白黒の写真だけに却って、山頂から山腹を|被《おお》う雪の白さと、噴煙の不透明に濁ったいろ、火山灰や押し流された泥流による雪面の汚れなどがはっきりと見わけられて、平面的な写真が、火山という巨大な生きものの荒々しい呼吸をつたえ、こちらの胸の鼓動を高めるのである。
——ああ、飛んでいきたい、あの山の上をぐるっとまわって、噴きあげる煙の合間に、真紅の炎が、大地の血のいろのように、見えかくれするのをこの眼でたしかめたい。
何べんもその写真を、くりかえし眺めて思った。
樽前山の噴火は一六六七年、寛文七年から一九五五年、昭和三十年までの記録が残されていて、その山頂のドームの部分からの活動が激しいという。|千歳《ちとせ》、あるいは|丘珠《おかだま》への飛行場に下りる機窓から、何度その怪奇的とも言いたいような頂上部分の姿を見下したことだったろうか。
寂然としずまりかえる支笏湖の南に、|風不死《ふつぷし》岳のくろぐろとした緑が盛り上る。

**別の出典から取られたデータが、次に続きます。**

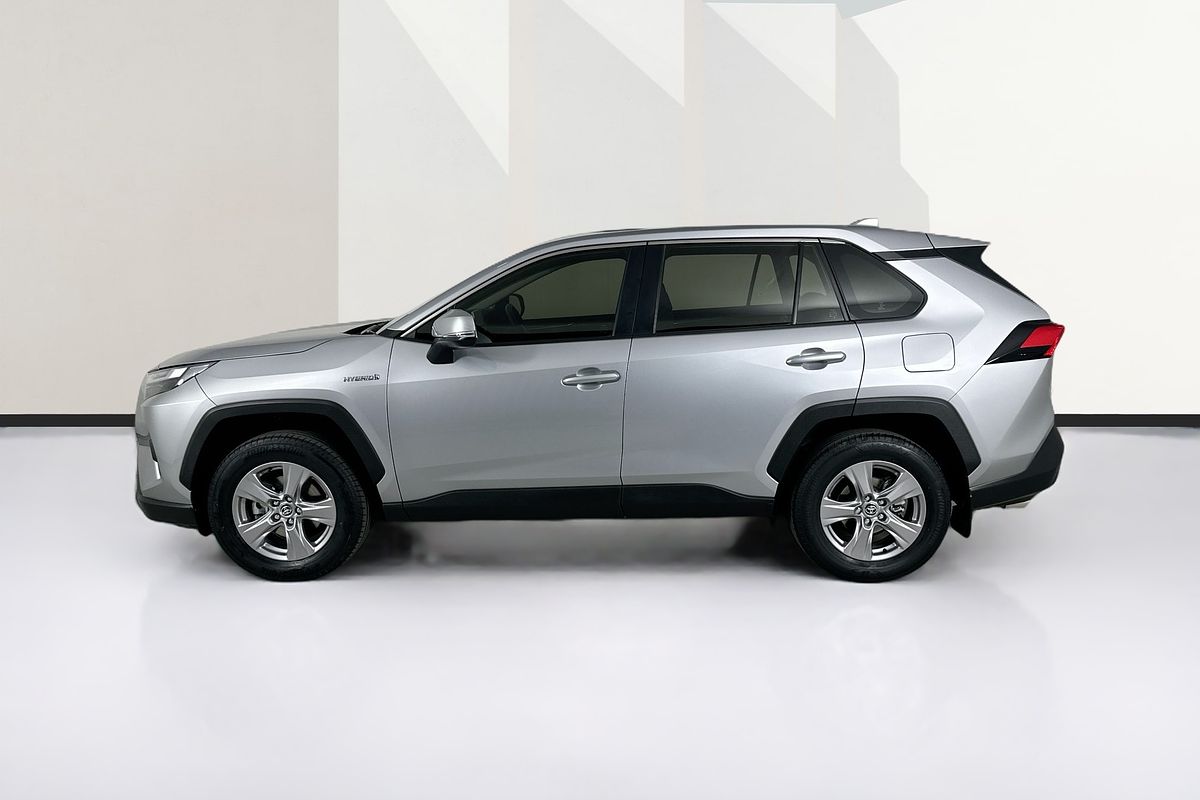 2024 Toyota RAV4 GX (AWD) HYBRID AXAH54R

晴れていれば湖面は紺碧に染められ、樹林と緑とその紺碧の二つが画布に塗りつけられた絵の具の塊のように動きのない美しさをつくり出しているとき、風不死の東南に当って、生皮をはがれた大地のように、黄土色の山肌をむき出しにした樽前が、傲然と、不機嫌な山容をさらしている。

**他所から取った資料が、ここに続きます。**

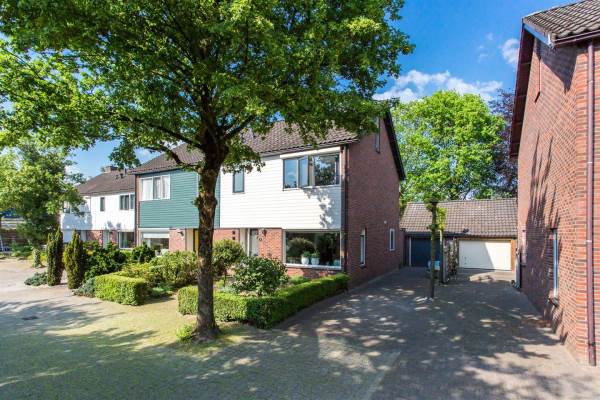Woning Joannes Brugmanstraat 18 Doetinchem
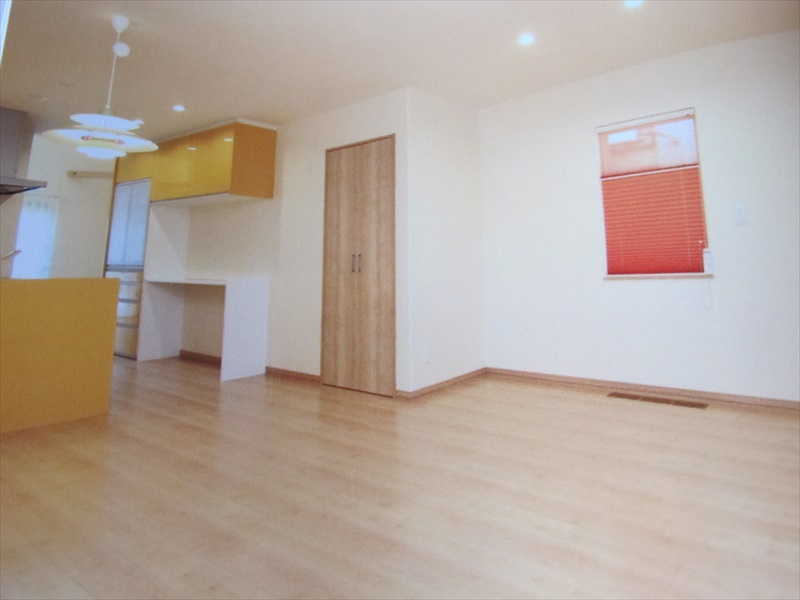 売中古住宅（西９南１１） 内観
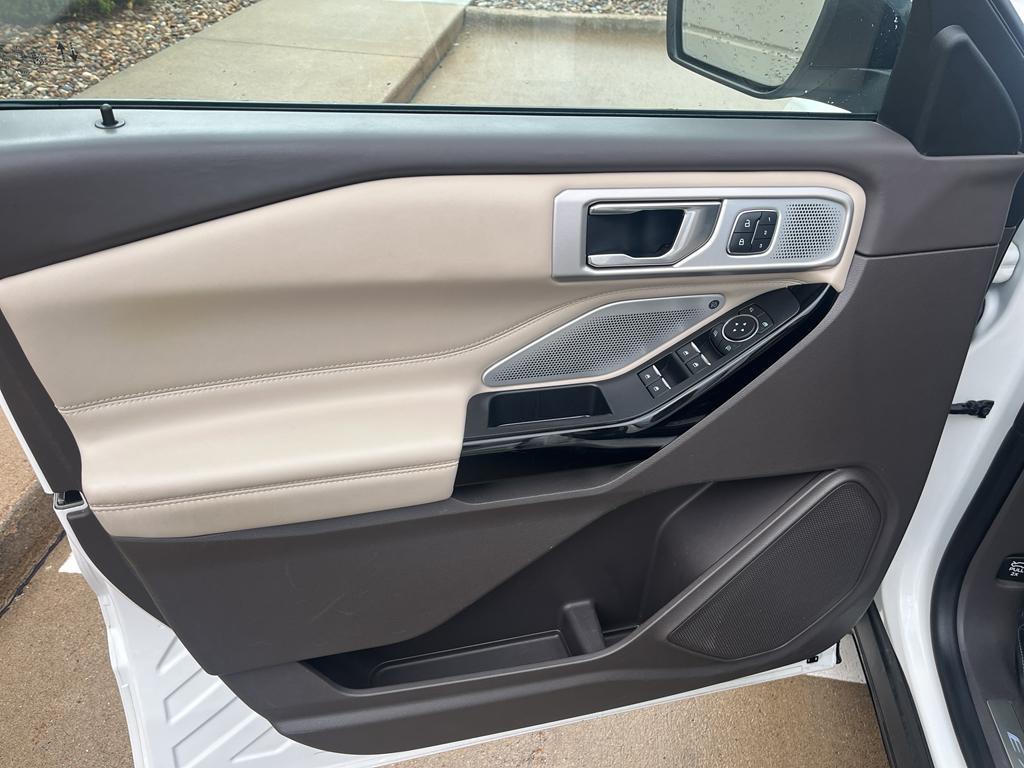 used 2021 Ford Explorer car, priced at $29,450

北海道の山々を飛行機の窓から眺めていつもヒグマのことを思わないことはない。この機影を、あの樹海の中で仰ぐヒグマもいるのだと、一種の親しみと同時に恐怖を抱くのだが、樽前のあの樹木のかげ一つない山には、さすがのヒグマもいないだろうと札幌の友人に語ったら、いや、支笏湖周辺はヒグマの多発地帯で、樽前の火口原まで登ってくるのもいるのだとおどかされた。草食動物であるヒグマは、火口原で、どんな食糧用植物を見つけるというのか。登ったのは数年前、アポイ岳へ登った帰りである。
タカネコウゾリナの大群落やアポイマンテマやエゾウスユキソウ、アポイハハコ、アポイツメクサなどの好ましい花々にであったあとなので、おそらく活火山の十勝岳同様、大した花はあるまい、ただ七合目までバスが入る気楽さで、定山渓に一泊して、東京へ帰る前の一登りと思っていった。日曜日のため、家族づれで賑わい、サンダル履きも目立ったが、火山礫がごろつく急坂の登りで、それぞれに苦労しているようであった。

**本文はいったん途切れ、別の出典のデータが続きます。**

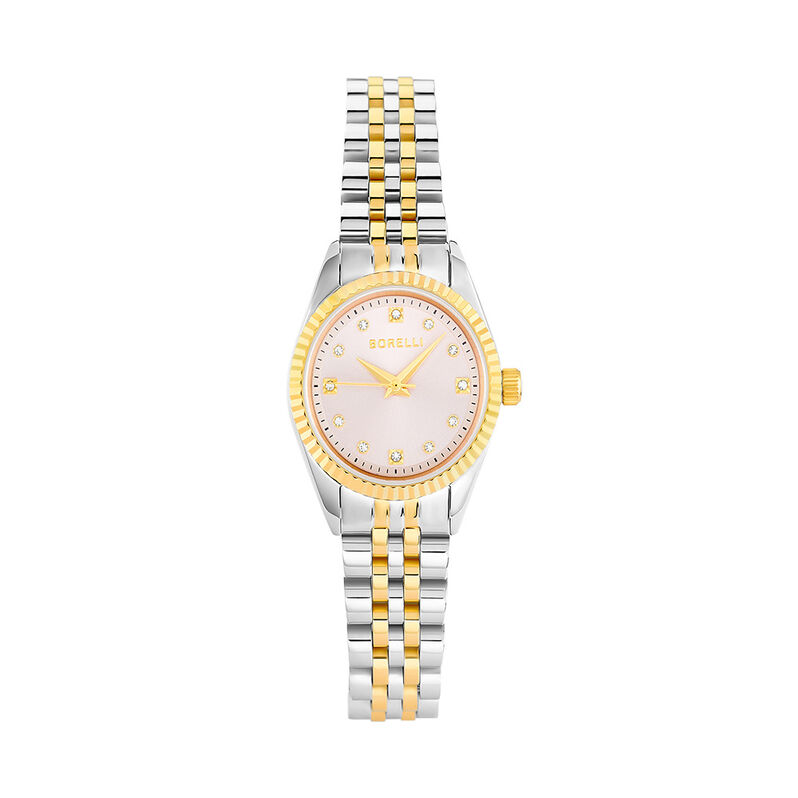 BORELLI Damenuhr BR.1727L/12M Quarz - Armbanduhren Damen | OROVIVO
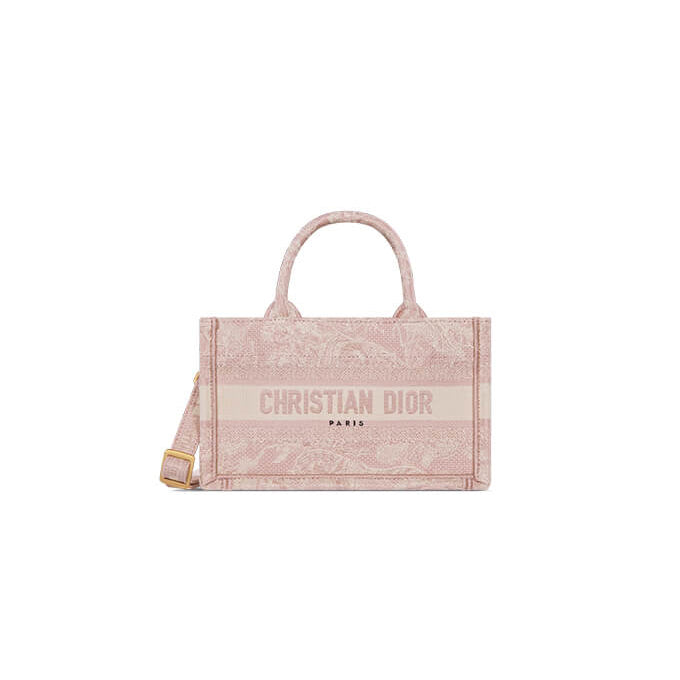 Pink Mini Bag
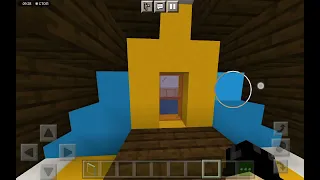 ДОМ СОСЕДА ИЗ АЛЬФЫ 3 В MINECRAFT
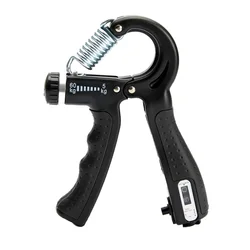 Grip Strength Trainer Kit for Muscle Building and Rehabilitation (1pcs - hand gripper)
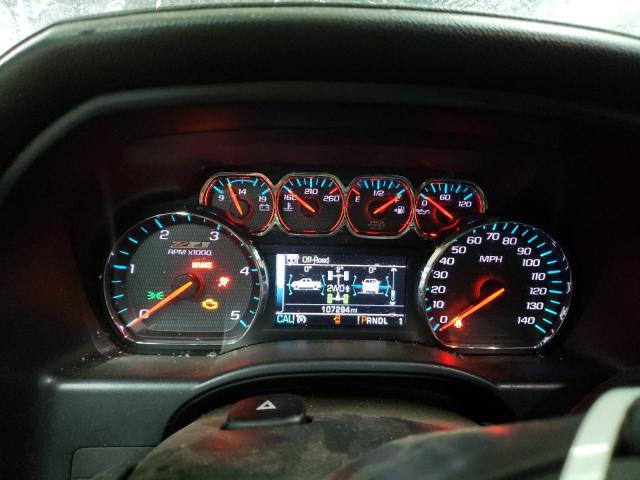 Photo 9 from auction – 2019 CHEVROLET SILVERADO with VIN 1GC4KXCY3KF161822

花らしいものをと、火山岩や礫の間をのぞいてゆく。七合目までの潅木地帯には、バスの車窓からヨブスマソウや、ハンゴンソウ、ミミコウモリや、オニシモツケソウ、マルバシモツケ、エゾオヤマリンドウなどが見えたけれど、頂上までの山腹には十勝岳にいっぱいあったイワブクロがわずかにあり、ところどころ、ウラジロタデがかたまっていて、黄白色の花炎をあげているばかり。時に一メートルを越して群落をつくるこの花は、茎の太さ、葉の厚味あるゆたかさで、いかにもたくましい感じがするけれど、樽前では背も低く、礫の間から二十センチほどに伸びたのが、地味のやせていることを知らせているようであった。この茎や葉の新芽を生のままかじるとホロ酸っぱくておいしい。
ヒグマは、この新芽をさがしに樽前に登ってくるのだろうと思った。
小一時間かかって外輪山の稜線にとりつき、眼の前にひろがる火口原の眺めにびっくりした。ゆるやかな起伏で、中央火山の稜線が波のうねりのように盛り上り、そのまん中のあたりに、いろも暗い黒灰色の岩山が忽然とそびえたっている。熔岩の塊そのものなのであろうが、何という巨大な岩塊であろう。しかも幾つかの亀裂があって、そのすき間から|濛々《もうもう》たる白煙を噴き出している。大自然そのものの抑圧された怒気をほとばしらせるように。私はその目ざましい姿に圧倒され、まわりにぞろぞろひとのいることなど一つも気にならず、見あきるまでこの岩山を見ていたいと思った。この岩山を背景にして、うすい絹の白衣をまとって、縦横に跳躍しておどりまわりたい。いや、登場人物百人のページェントをやっても、まだまだ人間集団が小さく見えるだろう。そこに、ヒグマの群れを参加させたいとも思った。もっともよく調教されていなければならないが——。